Le mois qui vient sera donc celui de la préparation de cette grève, au niveau local, en s’inspirant des enseignements de la lutte des travailleurs de la RATP, qui ont été à l’origine, dès le 13 septembre, de l’appel à la grève du 5 décembre – date qui a marqué début de la mobilisation historique contre le projet de réforme des retraites.

La nécessité d’une lutte commune de tous les acteurs de l’ESR et, au-delà, d’une convergence avec la révolte générale qui se déploie depuis le 5 décembre

L’enjeu aujourd’hui est donc celui de l’extension de la grève, thème central de nombreux ateliers tout au long de ce week-end. Cette extension passe notamment par la capacité de lier les différents acteurs et actrices de l’ESR : enseignants, enseignants-chercheurs et BIATSS, qu’ils et elles soient titulaires ou précaires, mais aussi étudiants, dont la mise en relation était au cœur des objectifs de la coordination.

Pour autant, la mobilisation de l’ESR, aussi massive soit-elle, ne pourra gagner seule : la grève par procuration reposant sur la mobilisation de la RATP et de la SCNF l’a suffisamment démontré, alors même qu’il s’agissait là d’un secteur stratégique. Le mouvement dans les universités s’inscrit de plus dans l’ouverture des possibles que la lutte des agents de la RATP et des cheminots a provoquée. Contre toute tendance corporatiste à penser cette mobilisation comme un mouvement à part, il est donc nécessaire d’envisager cette grève comme prenant place dans la révolte générale qui se déploie depuis le 5 décembre. Une victoire collective sur la question de la réforme des retraites transformerait considérablement le rapport de force, et rendrait possible une éventuelle victoire contre la LPPR et la précarisation généralisée de l’université.

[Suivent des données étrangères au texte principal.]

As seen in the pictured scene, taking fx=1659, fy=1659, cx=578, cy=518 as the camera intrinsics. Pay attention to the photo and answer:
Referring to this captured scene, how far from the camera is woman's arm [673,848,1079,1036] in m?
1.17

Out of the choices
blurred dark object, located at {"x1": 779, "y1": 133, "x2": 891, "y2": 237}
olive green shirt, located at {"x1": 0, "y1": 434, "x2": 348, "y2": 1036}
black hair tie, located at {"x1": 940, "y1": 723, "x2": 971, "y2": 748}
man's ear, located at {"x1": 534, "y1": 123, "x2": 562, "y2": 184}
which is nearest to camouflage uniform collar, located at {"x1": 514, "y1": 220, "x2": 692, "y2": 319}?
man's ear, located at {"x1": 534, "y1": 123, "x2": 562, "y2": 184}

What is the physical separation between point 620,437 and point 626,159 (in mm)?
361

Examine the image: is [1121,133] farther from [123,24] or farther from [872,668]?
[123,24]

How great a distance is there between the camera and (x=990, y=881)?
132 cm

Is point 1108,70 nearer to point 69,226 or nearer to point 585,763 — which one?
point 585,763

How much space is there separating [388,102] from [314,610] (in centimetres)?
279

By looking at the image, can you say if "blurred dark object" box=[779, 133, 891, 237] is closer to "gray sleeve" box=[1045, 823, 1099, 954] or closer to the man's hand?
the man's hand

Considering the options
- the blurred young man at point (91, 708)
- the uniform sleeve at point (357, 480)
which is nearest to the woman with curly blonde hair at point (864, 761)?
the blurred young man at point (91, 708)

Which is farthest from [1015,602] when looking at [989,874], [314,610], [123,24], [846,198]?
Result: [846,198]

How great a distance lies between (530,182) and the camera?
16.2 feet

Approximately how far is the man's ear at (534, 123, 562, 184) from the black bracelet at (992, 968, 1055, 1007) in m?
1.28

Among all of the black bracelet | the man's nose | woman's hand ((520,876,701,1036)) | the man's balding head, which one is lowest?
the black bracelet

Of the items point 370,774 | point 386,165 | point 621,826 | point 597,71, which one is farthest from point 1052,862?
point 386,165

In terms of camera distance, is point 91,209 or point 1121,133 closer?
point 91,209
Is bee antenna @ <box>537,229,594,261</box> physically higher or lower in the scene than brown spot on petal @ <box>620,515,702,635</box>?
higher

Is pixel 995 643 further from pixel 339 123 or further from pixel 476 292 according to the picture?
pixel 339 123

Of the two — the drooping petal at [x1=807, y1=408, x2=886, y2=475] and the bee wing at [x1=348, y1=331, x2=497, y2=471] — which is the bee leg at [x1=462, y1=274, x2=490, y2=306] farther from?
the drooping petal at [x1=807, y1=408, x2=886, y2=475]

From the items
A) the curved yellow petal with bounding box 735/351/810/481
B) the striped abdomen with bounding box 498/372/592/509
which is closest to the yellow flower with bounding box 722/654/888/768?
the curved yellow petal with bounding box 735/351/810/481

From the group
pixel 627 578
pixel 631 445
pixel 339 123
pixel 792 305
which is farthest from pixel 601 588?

Elodie Djordjevic, enseignante-chercheuse, y revient dans une interview pour Révolution Permanente : « C’est un mouvement très profond qui ne s’arrêtera pas comme ça. Quelque chose a été lancé le 5 décembre. Les cheminots, les ratpistes et bien d’autres ont été les locomotives et je crois que c’est le moment pour les universitaires d’arrêter de se poser des questions et d’y aller, de rejoindre ce mouvement de fond qui veut aussi reprendre en main la manière dont on peut décider de vivre ensemble et de produire. »

Il s’agit d’une nécessité que la Coordination a d’ores et déjà mise à l’ordre du jour, en organisant un meeting Interpro réunissant professeurs du secondaires, cheminots et machinistes de la RATP et en appelant à faire de nos facs des facs ouvertes et des lieux d’organisation de l’ensemble des travailleurs en lutte. Cette nécessité devra cependant se traduire sur le terrain au niveau local, au-delà des initiatives bienvenues de la Coordination nationale. La réussite de cette première coordination des facs et labos en lutte est en tout cas un point d’appui important dans la construction d’une grève effective dans l’enseignement supérieur et la recherche.